▶ About this task: Scan the records for "window". Show the matching lines.

▶ Provided material:
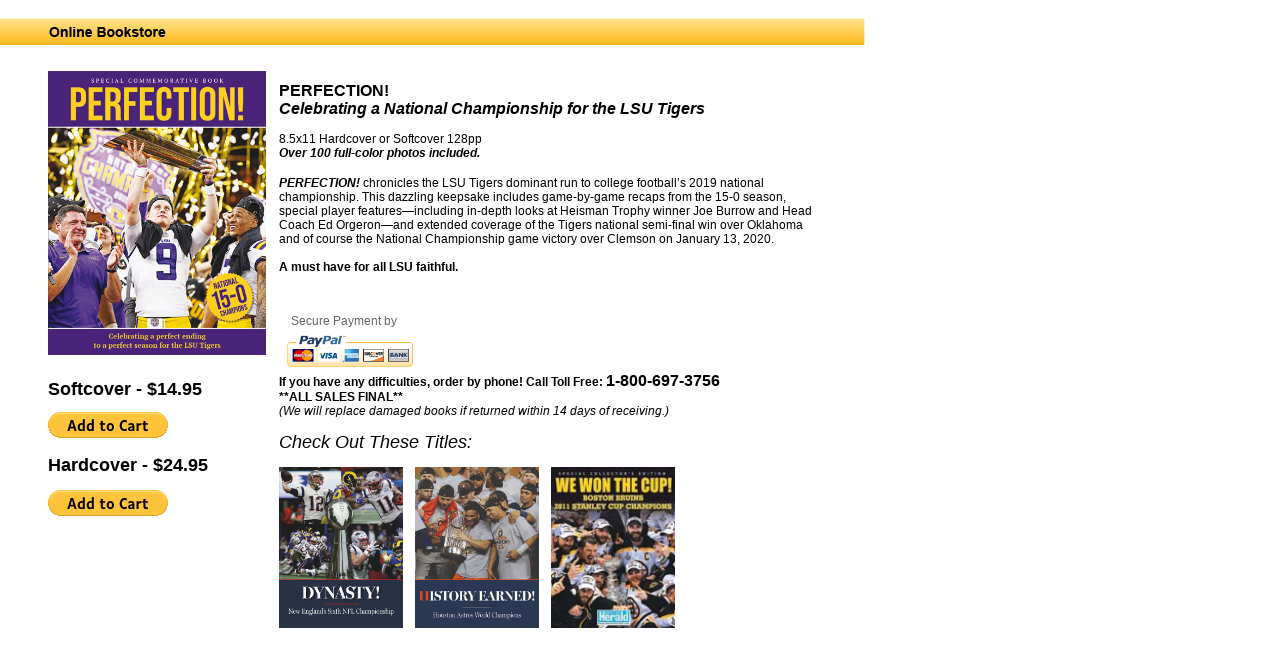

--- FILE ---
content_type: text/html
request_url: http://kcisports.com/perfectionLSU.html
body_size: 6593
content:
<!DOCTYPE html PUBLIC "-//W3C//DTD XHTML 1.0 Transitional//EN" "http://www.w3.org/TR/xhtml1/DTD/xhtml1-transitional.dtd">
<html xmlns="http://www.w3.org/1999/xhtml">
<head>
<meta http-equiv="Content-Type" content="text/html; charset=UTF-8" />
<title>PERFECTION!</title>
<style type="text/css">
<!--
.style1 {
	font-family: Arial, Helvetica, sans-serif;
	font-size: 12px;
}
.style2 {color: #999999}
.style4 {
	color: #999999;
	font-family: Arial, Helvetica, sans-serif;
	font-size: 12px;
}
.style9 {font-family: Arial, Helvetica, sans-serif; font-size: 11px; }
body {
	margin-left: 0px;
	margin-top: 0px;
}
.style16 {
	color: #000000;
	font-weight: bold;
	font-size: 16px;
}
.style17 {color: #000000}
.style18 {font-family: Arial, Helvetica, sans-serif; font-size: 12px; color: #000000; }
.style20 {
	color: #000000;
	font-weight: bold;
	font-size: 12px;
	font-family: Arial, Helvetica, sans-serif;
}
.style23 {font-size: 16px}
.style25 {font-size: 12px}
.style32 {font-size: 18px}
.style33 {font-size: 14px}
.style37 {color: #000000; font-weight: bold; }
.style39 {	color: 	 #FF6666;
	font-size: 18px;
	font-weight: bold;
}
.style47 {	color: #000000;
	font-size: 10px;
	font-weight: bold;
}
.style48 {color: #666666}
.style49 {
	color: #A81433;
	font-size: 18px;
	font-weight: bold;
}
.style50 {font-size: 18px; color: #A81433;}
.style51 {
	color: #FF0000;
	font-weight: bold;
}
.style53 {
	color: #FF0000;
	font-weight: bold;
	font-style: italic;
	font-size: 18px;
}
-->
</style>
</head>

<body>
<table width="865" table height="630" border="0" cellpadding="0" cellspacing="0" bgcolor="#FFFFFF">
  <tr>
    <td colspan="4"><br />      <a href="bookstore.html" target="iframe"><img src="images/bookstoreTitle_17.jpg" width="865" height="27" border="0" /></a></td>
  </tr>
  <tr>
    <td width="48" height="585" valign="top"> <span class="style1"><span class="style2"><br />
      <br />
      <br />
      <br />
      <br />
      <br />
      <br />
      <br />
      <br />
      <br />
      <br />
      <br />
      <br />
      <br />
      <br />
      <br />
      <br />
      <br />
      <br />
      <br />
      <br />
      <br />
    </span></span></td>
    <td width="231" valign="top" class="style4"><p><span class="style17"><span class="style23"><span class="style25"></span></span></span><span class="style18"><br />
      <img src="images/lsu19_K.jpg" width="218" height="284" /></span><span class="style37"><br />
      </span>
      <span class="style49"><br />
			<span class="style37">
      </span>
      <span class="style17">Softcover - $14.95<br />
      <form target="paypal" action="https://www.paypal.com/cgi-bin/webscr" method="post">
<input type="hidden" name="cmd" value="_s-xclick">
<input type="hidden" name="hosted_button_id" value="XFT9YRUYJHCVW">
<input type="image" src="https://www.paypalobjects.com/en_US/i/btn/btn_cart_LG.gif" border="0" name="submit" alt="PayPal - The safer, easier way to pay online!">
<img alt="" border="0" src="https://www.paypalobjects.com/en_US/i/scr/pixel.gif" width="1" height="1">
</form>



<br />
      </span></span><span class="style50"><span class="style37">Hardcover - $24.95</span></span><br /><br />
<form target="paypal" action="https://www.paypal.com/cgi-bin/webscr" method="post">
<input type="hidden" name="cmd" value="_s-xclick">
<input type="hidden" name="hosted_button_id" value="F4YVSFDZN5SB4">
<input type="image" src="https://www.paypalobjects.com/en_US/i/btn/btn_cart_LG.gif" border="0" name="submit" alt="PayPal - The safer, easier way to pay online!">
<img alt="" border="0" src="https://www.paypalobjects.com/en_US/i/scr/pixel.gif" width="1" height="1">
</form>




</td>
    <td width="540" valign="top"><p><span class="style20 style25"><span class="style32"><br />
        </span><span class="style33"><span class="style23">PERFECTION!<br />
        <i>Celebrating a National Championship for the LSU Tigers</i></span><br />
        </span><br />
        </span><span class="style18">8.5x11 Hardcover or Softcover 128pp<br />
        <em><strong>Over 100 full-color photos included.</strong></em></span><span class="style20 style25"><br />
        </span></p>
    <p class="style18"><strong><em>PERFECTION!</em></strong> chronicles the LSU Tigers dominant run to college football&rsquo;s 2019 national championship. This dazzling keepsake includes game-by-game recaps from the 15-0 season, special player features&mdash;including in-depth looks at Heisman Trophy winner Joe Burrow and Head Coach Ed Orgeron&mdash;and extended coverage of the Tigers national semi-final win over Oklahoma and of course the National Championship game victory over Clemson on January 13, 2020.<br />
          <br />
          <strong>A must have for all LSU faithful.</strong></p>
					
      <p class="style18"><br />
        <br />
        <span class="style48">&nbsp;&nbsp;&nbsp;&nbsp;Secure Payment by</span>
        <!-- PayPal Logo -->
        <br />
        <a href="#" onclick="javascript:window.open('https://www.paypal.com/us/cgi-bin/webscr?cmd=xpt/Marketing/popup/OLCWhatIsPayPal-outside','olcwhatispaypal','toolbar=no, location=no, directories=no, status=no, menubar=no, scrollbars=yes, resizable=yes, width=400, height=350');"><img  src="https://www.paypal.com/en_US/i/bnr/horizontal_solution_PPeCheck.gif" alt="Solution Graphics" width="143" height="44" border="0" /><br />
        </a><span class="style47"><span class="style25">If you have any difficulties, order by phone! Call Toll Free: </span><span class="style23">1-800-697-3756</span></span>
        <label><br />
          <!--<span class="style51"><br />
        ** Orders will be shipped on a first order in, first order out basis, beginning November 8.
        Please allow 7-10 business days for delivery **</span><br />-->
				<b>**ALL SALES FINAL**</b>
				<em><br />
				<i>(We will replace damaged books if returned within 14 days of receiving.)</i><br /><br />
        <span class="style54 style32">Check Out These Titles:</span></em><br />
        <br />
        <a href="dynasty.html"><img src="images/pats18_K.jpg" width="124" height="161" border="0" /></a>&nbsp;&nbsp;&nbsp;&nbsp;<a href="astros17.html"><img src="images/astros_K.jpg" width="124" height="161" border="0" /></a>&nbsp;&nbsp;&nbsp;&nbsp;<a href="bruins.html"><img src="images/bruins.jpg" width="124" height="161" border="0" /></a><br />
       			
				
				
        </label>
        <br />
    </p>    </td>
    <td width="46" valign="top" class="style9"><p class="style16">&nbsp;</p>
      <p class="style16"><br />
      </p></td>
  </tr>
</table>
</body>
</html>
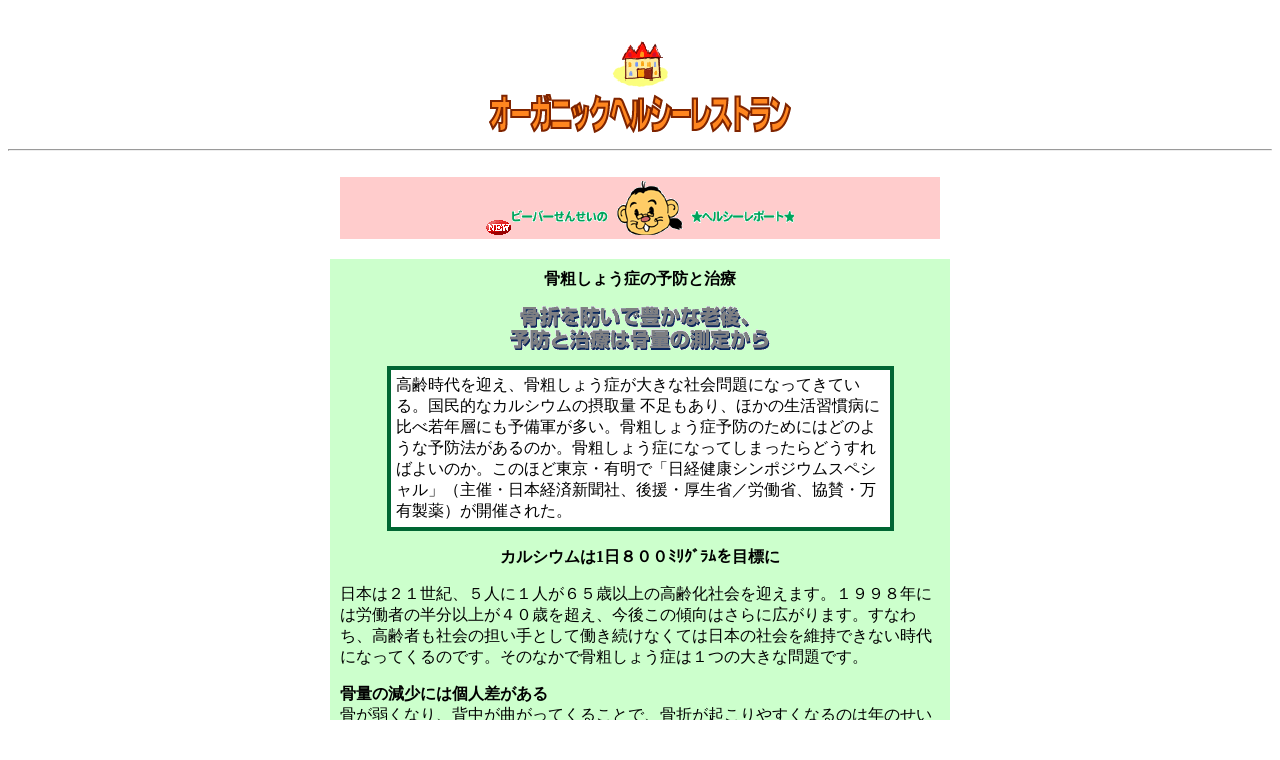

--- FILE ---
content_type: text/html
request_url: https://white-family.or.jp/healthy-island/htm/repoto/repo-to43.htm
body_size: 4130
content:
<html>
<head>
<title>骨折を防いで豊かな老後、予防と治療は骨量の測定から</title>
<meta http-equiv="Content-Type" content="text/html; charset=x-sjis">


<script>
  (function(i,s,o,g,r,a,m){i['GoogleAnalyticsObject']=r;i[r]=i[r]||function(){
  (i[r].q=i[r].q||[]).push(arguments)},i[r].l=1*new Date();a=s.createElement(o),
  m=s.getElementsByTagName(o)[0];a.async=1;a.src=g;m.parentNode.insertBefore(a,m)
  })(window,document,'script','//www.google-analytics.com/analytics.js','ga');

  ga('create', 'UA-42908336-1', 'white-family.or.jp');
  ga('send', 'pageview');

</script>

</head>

▶ The completed task:
        <a href="#" onclick="javascript:window.open('https://www.paypal.com/us/cgi-bin/webscr?cmd=xpt/Marketing/popup/OLCWhatIsPayPal-outside','olcwhatispaypal','toolbar=no, location=no, directories=no, status=no, menubar=no, scrollbars=yes, resizable=yes, width=400, height=350');"><img  src="https://www.paypal.com/en_US/i/bnr/horizontal_solution_PPeCheck.gif" alt="Solution Graphics" width="143" height="44" border="0" /><br />
  })(window,document,'script','//www.google-analytics.com/analytics.js','ga');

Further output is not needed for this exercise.